De vooruitgeworpen schaduw van de designer baby

Synthetische biologie is, vanwege de mogelijkheid met het leven te ‘knutselen’, een technologie met sterke ethische connotaties. Filosofen proberen de argumenten helder te krijgen en partijen bij elkaar te brengen.

Synthetische biologie gaat net een stapje verder dan traditionele biotechnologie. Waar de laatste knipt en plakt met bestaande genetische informatie, probeert de eerste die informatie bijna atoom voor atoom zelf in elkaar te zetten. Op die manier is het al gelukt het genoom van een gist na te bouwen en je hoeft geen helderziende te zijn om te vermoeden dat de technologie steeds verder in de richting van de mens zal opschuiven. Doordenken wat de ethische consequenties daarvan zijn, kun je beter tijdig doen.

Fragmenten uit items |
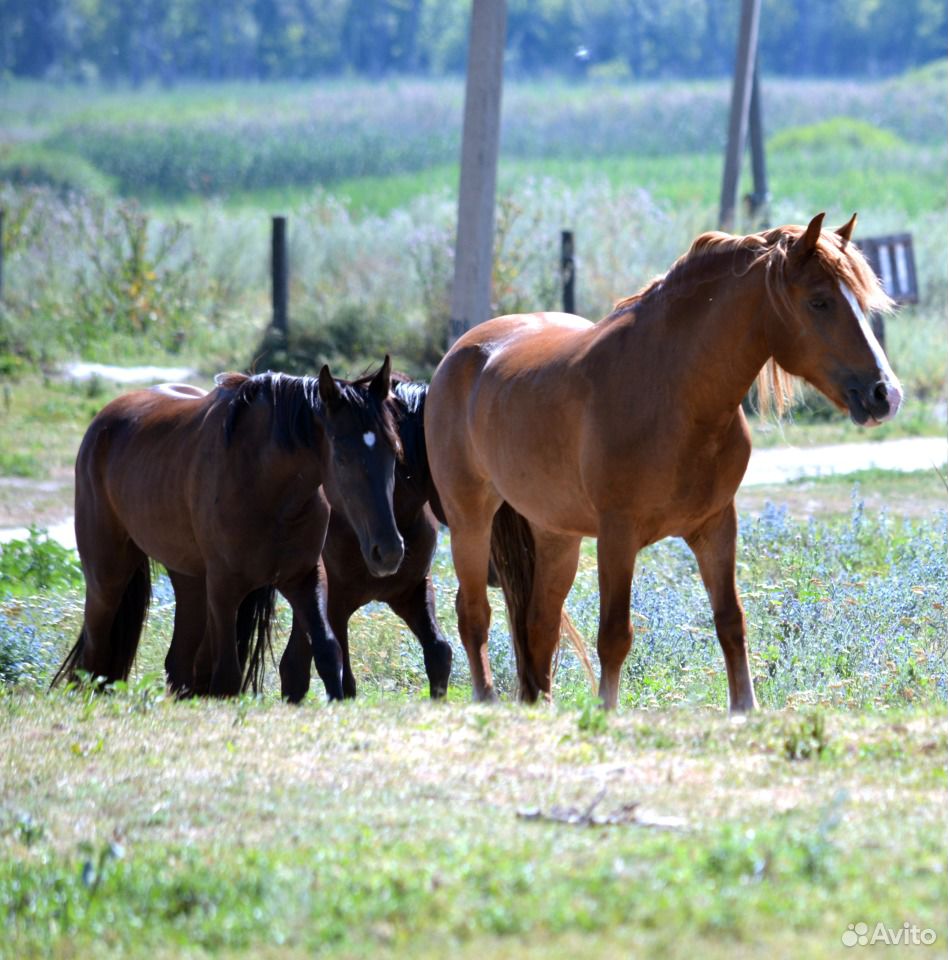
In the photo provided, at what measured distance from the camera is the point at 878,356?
5480 millimetres

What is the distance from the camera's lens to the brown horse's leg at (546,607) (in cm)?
730

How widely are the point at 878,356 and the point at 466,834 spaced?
2247 millimetres

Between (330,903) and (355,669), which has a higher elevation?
(330,903)

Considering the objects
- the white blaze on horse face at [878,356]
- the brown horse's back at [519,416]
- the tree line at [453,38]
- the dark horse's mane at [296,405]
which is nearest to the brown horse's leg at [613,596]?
the brown horse's back at [519,416]

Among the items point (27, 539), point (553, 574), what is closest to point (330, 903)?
point (553, 574)

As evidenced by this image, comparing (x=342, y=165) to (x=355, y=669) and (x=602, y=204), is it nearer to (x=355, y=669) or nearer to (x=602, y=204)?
(x=602, y=204)

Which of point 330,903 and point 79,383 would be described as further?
point 79,383

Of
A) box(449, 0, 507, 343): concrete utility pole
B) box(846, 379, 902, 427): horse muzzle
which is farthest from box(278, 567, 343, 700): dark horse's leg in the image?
box(449, 0, 507, 343): concrete utility pole

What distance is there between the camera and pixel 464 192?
1298 centimetres

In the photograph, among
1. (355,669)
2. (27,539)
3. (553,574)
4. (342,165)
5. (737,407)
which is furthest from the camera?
(342,165)

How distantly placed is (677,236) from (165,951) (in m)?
19.8

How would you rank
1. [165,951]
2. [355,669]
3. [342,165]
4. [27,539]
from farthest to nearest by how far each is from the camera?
[342,165] → [27,539] → [355,669] → [165,951]

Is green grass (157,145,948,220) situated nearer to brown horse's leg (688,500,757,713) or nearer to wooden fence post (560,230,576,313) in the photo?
wooden fence post (560,230,576,313)

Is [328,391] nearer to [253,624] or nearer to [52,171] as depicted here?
[253,624]
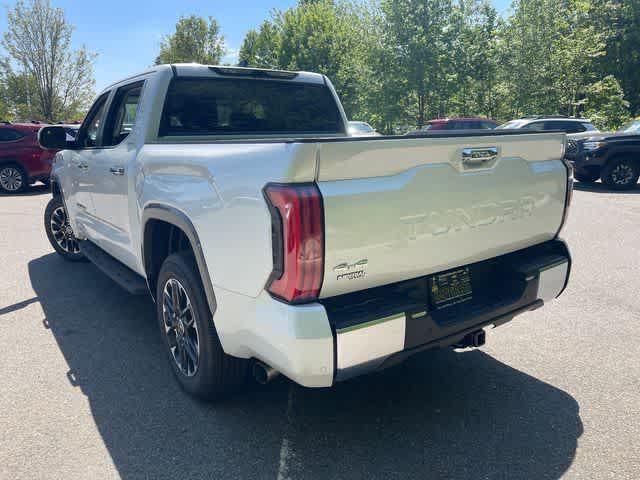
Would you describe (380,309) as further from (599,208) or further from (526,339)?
(599,208)

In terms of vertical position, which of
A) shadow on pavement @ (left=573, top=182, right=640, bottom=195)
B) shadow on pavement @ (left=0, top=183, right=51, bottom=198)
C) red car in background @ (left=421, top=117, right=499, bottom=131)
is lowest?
shadow on pavement @ (left=0, top=183, right=51, bottom=198)

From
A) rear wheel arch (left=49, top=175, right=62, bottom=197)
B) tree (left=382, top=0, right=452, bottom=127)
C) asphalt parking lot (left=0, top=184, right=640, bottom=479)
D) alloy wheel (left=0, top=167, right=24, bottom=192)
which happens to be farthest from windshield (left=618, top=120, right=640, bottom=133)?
tree (left=382, top=0, right=452, bottom=127)

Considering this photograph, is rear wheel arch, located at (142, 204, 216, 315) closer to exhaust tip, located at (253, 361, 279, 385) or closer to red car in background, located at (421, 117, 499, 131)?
exhaust tip, located at (253, 361, 279, 385)

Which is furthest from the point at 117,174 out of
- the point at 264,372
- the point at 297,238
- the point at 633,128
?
the point at 633,128

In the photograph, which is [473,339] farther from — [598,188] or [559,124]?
Answer: [559,124]

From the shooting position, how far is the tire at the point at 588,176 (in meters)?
13.6

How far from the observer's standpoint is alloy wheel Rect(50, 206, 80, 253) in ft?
21.3

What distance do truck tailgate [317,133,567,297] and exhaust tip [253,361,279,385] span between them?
1.79 feet

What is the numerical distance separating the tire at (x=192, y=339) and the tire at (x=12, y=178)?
12683mm

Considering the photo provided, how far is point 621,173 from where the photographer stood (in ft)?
42.8

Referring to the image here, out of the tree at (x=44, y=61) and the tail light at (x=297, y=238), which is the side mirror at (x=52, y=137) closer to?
the tail light at (x=297, y=238)

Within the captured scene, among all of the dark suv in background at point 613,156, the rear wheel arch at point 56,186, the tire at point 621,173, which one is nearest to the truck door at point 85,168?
the rear wheel arch at point 56,186

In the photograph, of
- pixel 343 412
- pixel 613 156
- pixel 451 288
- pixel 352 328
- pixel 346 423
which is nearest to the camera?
pixel 352 328

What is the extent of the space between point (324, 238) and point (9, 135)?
46.7ft
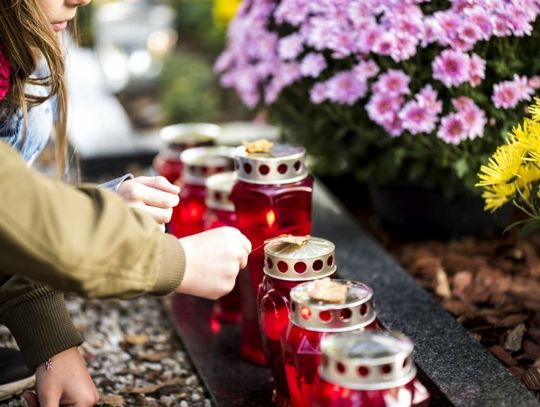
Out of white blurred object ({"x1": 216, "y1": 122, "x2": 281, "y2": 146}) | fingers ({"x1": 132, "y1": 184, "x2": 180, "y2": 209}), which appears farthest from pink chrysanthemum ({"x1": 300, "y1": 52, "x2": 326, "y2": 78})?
white blurred object ({"x1": 216, "y1": 122, "x2": 281, "y2": 146})

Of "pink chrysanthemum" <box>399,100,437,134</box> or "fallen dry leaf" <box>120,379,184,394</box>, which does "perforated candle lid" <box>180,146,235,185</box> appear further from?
"fallen dry leaf" <box>120,379,184,394</box>

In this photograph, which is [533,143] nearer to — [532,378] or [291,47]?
[532,378]

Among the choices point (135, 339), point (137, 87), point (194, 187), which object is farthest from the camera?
point (137, 87)

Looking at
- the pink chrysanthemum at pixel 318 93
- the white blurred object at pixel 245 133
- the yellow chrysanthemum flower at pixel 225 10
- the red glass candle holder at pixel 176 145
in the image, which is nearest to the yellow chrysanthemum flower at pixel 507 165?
the pink chrysanthemum at pixel 318 93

Opdracht |
Neem de tekst over synthetische biologie in zijn geheel woordelijk over. De items zijn afkomstig uit een andere bron.

Antwoord |
De vooruitgeworpen schaduw van de designer baby

Synthetische biologie is, vanwege de mogelijkheid met het leven te ‘knutselen’, een technologie met sterke ethische connotaties. Filosofen proberen de argumenten helder te krijgen en partijen bij elkaar te brengen.

Synthetische biologie gaat net een stapje verder dan traditionele biotechnologie. Waar de laatste knipt en plakt met bestaande genetische informatie, probeert de eerste die informatie bijna atoom voor atoom zelf in elkaar te zetten. Op die manier is het al gelukt het genoom van een gist na te bouwen en je hoeft geen helderziende te zijn om te vermoeden dat de technologie steeds verder in de richting van de mens zal opschuiven. Doordenken wat de ethische consequenties daarvan zijn, kun je beter tijdig doen.